__Given information__.
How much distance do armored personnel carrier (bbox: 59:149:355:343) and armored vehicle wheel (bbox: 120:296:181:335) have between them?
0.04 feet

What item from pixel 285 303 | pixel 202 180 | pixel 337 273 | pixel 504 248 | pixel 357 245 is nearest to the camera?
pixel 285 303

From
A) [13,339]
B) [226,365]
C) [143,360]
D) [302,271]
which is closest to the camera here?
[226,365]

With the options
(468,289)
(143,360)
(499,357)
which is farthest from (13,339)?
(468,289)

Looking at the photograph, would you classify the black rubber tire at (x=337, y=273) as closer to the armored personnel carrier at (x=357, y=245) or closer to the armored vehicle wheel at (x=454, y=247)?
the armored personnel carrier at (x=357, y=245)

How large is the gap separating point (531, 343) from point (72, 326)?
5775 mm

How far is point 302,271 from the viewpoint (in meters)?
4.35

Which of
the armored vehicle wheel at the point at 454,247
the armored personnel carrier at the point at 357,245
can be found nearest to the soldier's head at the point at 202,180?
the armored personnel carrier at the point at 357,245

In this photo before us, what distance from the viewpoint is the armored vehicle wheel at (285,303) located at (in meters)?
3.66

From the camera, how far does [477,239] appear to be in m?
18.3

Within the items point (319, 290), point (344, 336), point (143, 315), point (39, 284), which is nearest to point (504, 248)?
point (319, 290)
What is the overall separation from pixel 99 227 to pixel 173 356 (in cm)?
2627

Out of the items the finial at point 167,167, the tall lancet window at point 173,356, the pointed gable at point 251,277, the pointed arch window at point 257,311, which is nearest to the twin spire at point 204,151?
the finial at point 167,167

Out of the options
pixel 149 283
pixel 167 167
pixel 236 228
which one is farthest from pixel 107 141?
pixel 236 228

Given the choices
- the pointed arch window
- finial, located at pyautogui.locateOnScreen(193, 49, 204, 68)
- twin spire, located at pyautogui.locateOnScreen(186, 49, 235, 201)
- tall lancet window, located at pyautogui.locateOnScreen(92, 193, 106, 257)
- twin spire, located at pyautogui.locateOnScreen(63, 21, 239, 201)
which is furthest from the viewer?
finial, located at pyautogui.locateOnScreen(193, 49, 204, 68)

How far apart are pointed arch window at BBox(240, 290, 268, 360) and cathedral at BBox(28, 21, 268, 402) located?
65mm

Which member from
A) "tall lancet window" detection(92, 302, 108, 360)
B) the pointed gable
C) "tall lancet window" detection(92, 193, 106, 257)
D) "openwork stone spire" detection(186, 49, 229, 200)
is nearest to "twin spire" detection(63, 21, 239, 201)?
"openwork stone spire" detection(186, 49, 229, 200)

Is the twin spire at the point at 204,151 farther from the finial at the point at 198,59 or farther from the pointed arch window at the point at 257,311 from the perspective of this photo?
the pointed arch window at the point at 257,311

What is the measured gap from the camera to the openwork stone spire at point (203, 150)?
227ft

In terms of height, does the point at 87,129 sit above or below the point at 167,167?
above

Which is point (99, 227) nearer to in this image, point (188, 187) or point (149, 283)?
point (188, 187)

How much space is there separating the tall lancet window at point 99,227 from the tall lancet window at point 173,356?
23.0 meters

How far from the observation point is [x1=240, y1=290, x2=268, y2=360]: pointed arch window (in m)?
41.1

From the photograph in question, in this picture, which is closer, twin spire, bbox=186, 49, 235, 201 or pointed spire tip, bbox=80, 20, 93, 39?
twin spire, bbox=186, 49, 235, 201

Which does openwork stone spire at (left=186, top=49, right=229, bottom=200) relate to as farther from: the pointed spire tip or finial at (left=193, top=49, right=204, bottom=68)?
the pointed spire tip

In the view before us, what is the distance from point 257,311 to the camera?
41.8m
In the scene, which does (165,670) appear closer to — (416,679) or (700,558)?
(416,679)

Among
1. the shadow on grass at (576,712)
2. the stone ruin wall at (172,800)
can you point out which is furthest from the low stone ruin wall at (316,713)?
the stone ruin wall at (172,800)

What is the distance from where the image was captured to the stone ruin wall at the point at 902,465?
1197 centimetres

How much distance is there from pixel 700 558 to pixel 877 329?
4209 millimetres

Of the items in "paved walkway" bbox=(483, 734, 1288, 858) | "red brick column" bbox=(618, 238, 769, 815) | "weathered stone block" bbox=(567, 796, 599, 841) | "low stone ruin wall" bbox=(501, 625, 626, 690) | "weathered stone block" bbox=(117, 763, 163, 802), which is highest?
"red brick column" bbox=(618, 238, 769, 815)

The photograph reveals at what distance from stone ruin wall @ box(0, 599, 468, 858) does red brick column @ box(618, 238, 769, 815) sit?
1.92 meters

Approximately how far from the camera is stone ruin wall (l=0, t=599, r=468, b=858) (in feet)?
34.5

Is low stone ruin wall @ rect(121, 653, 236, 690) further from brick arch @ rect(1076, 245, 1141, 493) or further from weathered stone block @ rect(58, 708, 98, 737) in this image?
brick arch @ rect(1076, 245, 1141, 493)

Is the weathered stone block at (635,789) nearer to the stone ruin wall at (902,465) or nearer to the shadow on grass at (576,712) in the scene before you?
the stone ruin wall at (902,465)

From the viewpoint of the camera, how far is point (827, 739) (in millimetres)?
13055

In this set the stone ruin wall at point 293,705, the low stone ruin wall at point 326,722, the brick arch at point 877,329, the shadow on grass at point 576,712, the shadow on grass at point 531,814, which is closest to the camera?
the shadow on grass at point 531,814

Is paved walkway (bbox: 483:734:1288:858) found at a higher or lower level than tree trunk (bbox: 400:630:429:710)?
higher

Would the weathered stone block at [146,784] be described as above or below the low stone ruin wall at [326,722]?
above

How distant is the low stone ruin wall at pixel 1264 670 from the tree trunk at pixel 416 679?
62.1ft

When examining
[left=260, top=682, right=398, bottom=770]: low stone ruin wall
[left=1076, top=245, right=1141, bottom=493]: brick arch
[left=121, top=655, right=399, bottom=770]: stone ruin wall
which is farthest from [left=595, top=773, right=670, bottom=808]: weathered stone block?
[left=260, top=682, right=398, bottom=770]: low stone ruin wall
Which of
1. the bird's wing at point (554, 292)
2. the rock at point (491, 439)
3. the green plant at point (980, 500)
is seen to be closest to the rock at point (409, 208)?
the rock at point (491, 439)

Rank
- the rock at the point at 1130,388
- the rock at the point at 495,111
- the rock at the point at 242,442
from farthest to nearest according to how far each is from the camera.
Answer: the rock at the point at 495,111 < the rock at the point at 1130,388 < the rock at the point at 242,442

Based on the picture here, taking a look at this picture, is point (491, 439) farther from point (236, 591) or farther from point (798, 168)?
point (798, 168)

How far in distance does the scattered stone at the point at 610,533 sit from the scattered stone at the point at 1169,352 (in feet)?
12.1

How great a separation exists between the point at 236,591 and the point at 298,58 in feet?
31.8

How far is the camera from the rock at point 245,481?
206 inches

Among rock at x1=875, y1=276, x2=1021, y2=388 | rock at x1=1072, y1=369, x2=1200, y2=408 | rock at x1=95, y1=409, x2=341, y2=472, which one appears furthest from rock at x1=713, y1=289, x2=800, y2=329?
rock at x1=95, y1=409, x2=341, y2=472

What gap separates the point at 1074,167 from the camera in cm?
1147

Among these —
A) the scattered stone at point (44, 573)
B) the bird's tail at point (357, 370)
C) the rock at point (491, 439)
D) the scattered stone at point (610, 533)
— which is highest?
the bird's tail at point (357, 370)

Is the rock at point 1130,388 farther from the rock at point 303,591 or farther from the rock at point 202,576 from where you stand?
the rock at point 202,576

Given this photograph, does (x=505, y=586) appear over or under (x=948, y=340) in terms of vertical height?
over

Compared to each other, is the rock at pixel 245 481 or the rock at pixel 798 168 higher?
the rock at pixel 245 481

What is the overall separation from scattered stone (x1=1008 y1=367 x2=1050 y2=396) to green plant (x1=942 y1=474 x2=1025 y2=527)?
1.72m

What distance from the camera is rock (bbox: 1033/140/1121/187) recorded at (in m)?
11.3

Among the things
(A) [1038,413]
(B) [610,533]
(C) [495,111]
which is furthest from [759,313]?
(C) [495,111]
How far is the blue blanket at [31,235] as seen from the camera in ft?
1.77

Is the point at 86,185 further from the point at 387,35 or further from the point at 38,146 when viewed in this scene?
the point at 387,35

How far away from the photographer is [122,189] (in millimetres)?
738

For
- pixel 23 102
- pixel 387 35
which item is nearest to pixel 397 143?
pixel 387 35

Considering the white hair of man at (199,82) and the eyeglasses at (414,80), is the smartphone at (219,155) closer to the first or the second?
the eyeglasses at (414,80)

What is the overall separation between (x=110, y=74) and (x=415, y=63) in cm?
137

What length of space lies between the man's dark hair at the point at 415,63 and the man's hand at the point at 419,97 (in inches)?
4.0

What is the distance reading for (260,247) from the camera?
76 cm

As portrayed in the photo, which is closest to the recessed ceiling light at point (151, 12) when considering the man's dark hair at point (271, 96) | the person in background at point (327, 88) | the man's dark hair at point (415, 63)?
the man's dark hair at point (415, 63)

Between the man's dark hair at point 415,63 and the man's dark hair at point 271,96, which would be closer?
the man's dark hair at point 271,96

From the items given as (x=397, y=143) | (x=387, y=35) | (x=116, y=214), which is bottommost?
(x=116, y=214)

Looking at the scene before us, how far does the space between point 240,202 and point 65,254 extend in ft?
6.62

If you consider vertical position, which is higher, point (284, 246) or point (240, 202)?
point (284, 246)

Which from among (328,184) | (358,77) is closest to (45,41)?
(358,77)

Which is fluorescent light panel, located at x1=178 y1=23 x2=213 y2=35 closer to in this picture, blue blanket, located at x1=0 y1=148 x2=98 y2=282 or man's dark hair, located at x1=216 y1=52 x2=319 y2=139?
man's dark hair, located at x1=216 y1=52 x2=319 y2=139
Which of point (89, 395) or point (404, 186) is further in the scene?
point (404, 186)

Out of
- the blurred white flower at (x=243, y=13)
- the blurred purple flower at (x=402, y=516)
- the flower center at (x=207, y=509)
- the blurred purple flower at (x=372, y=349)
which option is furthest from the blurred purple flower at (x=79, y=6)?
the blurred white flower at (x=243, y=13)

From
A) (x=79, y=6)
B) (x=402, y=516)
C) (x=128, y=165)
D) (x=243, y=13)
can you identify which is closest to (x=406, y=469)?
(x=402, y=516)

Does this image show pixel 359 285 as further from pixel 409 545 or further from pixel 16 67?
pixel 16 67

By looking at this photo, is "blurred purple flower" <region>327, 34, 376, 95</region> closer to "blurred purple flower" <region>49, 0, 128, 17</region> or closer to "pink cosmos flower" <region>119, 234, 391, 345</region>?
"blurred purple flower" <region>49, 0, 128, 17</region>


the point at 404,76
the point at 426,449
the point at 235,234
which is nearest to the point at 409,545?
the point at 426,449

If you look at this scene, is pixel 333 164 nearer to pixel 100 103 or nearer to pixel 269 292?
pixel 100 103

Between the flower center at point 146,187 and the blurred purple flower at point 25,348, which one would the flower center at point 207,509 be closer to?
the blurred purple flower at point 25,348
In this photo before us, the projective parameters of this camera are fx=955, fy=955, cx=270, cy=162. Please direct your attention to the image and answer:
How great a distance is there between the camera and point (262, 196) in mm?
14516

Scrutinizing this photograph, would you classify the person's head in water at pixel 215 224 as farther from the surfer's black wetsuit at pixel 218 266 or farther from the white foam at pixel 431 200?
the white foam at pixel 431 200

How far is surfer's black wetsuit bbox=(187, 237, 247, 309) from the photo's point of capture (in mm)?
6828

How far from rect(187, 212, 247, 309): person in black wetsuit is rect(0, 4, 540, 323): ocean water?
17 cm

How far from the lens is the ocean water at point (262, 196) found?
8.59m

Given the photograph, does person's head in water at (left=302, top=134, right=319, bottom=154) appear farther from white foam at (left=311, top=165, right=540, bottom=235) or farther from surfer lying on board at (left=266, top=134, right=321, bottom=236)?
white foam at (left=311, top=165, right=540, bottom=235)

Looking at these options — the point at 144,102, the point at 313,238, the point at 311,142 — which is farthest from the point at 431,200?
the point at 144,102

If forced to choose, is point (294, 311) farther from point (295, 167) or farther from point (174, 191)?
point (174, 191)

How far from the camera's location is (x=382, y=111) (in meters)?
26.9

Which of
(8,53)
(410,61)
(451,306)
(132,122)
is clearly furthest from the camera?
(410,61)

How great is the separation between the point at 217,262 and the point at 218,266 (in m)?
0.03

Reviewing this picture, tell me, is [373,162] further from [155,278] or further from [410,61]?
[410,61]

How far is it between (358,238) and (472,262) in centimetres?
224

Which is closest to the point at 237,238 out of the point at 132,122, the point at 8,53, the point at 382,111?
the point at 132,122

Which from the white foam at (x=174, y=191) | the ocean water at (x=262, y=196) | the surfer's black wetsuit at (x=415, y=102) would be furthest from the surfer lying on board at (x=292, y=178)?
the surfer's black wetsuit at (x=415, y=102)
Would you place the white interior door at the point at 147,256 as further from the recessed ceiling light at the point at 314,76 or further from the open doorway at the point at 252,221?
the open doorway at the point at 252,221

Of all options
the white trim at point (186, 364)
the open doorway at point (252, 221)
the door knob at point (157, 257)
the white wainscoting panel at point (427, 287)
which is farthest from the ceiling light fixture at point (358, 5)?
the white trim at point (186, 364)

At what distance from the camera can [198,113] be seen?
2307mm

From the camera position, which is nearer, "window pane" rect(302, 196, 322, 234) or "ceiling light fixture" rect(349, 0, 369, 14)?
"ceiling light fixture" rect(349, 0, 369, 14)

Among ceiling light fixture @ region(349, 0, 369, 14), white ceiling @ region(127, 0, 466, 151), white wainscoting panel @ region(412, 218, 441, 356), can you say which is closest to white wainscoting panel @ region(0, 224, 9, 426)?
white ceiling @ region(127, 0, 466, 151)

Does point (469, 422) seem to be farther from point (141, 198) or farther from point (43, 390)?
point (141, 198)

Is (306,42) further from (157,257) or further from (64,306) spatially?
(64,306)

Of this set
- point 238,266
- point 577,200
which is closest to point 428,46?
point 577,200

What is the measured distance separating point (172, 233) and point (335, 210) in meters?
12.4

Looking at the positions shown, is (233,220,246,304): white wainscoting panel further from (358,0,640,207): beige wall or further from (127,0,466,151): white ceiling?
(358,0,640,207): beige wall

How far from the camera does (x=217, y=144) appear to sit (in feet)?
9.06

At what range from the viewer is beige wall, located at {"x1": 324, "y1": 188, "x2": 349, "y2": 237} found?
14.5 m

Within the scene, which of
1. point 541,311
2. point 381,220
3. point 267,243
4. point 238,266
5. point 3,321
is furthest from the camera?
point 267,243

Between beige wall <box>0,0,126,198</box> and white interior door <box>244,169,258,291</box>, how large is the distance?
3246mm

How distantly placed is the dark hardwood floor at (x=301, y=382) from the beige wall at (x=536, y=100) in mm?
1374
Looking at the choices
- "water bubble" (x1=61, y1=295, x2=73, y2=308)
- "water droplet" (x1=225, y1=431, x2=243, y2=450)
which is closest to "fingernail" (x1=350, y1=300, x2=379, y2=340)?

__Problem details__. Please recast the stretch of the records above from the line containing "How much distance is" through the line containing "4209 millimetres" as a numbered list, leaving out blank lines.

__Correct output__.
1. How much distance is there from pixel 700 558 to pixel 877 329?
2. 4209 millimetres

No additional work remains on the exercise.